Spatial data with pictures
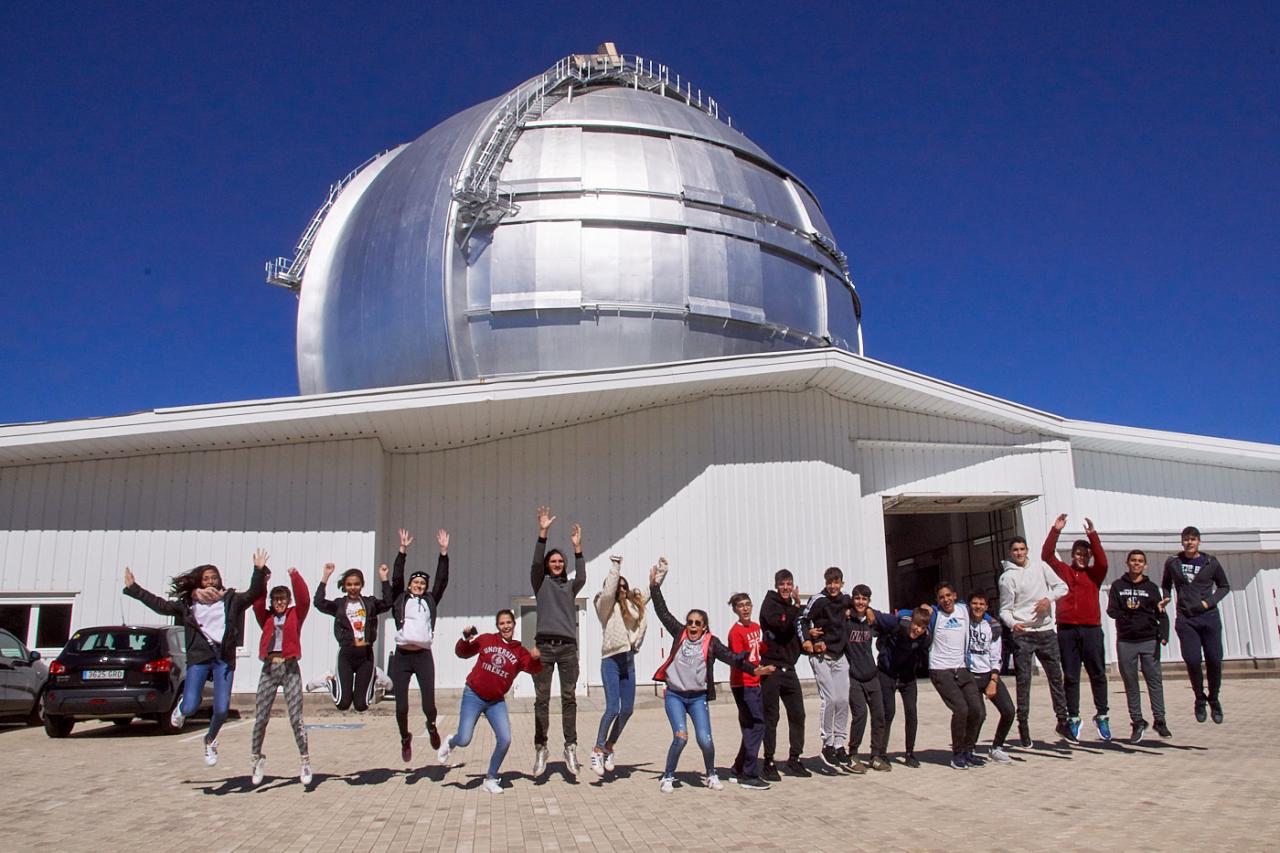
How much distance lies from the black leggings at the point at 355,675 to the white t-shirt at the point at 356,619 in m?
0.17

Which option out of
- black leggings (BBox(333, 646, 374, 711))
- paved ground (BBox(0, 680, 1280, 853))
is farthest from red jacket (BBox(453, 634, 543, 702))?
black leggings (BBox(333, 646, 374, 711))

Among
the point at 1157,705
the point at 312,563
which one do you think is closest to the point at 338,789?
the point at 1157,705

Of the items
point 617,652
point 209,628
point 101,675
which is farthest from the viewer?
point 101,675

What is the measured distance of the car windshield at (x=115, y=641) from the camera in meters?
12.3

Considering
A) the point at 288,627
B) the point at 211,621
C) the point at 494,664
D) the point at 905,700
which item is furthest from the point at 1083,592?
the point at 211,621

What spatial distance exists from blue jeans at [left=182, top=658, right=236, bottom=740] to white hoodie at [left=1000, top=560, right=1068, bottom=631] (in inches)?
271

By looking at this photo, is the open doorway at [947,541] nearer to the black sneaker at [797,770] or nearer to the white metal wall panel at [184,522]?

To do: Format every line of the material above as a numbered list, omitting blank lines. Leave out the pictures.

Solution below:
1. How much distance lies from the black leggings at the point at 355,675 to the white t-shirt at the point at 356,619 in m?
2. 0.17
3. Which option out of
4. - black leggings (BBox(333, 646, 374, 711))
5. - paved ground (BBox(0, 680, 1280, 853))
6. is farthest from red jacket (BBox(453, 634, 543, 702))?
7. black leggings (BBox(333, 646, 374, 711))
8. Among
9. the point at 1157,705
10. the point at 312,563
11. which one do you think is closest to the point at 338,789?
12. the point at 1157,705
13. Of the items
14. point 617,652
15. point 209,628
16. point 101,675
17. which is farthest from the viewer?
18. point 101,675
19. What is the measured distance of the car windshield at (x=115, y=641) from the camera in meters?
20. 12.3
21. Considering
22. A) the point at 288,627
23. B) the point at 211,621
24. C) the point at 494,664
25. D) the point at 905,700
26. which item is furthest from the point at 1083,592?
27. the point at 211,621
28. What spatial distance exists from blue jeans at [left=182, top=658, right=236, bottom=740] to white hoodie at [left=1000, top=560, right=1068, bottom=631] (in inches)?
29. 271
30. By looking at this photo, is the open doorway at [947,541] nearer to the black sneaker at [797,770] or nearer to the white metal wall panel at [184,522]?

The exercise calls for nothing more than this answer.